• **Assigned task**:
Where the material below has a line containing "dieta sana: familia", start repeating exactly, and keep going through the line containing "clutches a rosary", with no other lines.

• **Extracted entries**:
○ ○ ○
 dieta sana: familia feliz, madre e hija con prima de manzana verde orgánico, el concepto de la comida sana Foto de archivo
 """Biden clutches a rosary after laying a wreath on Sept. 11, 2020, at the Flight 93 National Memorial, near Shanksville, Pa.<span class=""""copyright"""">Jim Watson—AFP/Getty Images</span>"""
○ ○ ○
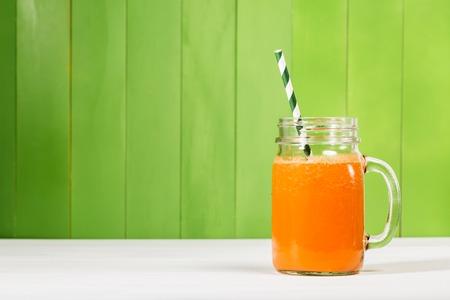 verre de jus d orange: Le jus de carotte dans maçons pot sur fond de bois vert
○ ○ ○
• **Response below**:
 dieta sana: familia feliz, madre e hija con prima de manzana verde orgánico, el concepto de la comida sana Foto de archivo
 """Biden clutches a rosary after laying a wreath on Sept. 11, 2020, at the Flight 93 National Memorial, near Shanksville, Pa.<span class=""""copyright"""">Jim Watson—AFP/Getty Images</span>"""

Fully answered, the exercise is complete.